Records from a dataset
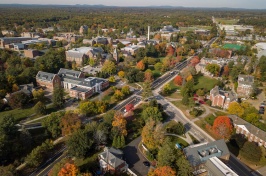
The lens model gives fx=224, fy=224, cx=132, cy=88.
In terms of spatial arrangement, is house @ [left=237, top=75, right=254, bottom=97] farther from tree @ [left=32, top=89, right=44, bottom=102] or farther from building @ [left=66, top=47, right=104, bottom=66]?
tree @ [left=32, top=89, right=44, bottom=102]

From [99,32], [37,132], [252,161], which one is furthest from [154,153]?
[99,32]

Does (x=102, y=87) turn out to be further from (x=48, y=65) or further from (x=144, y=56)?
(x=144, y=56)

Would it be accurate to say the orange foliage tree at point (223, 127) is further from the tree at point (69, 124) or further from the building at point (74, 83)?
the building at point (74, 83)

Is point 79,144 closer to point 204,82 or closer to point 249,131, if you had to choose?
point 249,131

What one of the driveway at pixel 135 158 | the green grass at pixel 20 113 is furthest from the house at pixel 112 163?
the green grass at pixel 20 113

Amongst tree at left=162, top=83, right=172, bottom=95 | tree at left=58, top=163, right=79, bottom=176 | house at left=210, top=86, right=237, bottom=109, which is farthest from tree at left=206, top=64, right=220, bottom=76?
tree at left=58, top=163, right=79, bottom=176

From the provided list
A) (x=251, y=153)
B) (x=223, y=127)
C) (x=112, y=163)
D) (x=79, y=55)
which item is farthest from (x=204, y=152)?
(x=79, y=55)
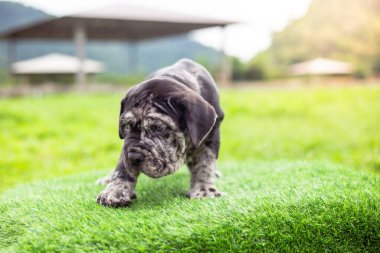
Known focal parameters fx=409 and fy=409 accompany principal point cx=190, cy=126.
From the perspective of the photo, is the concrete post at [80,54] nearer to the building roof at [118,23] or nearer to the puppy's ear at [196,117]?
the building roof at [118,23]

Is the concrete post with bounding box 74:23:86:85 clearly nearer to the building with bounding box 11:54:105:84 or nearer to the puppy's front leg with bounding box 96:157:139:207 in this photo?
the building with bounding box 11:54:105:84

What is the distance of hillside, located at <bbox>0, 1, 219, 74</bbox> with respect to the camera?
32594mm

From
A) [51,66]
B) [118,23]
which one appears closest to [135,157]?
[118,23]

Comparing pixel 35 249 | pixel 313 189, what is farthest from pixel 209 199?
pixel 35 249

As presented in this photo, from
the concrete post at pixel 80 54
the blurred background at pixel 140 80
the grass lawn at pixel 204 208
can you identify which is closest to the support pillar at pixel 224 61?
the blurred background at pixel 140 80

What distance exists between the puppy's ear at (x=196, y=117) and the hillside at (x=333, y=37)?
25723 mm

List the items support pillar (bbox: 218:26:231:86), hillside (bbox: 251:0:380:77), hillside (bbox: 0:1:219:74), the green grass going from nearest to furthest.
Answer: the green grass < support pillar (bbox: 218:26:231:86) < hillside (bbox: 0:1:219:74) < hillside (bbox: 251:0:380:77)

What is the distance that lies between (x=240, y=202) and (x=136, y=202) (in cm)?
89

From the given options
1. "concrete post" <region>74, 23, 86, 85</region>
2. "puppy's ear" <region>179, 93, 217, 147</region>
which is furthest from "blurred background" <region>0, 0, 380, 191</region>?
"puppy's ear" <region>179, 93, 217, 147</region>

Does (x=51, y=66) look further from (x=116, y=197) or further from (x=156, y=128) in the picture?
(x=156, y=128)

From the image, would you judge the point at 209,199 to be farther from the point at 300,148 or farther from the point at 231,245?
the point at 300,148

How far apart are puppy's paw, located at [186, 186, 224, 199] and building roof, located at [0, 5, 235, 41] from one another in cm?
1415

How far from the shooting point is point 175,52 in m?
34.1

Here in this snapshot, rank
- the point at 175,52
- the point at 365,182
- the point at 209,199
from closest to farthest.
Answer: the point at 209,199
the point at 365,182
the point at 175,52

▶ SHORT EXERCISE:
Copy the listing verbatim, starting at the line containing "Here in this snapshot, rank" and ending with the last line of the listing.

▶ THE REPLY:
Here in this snapshot, rank
- the point at 175,52
- the point at 365,182
- the point at 209,199
from closest to farthest.
Answer: the point at 209,199
the point at 365,182
the point at 175,52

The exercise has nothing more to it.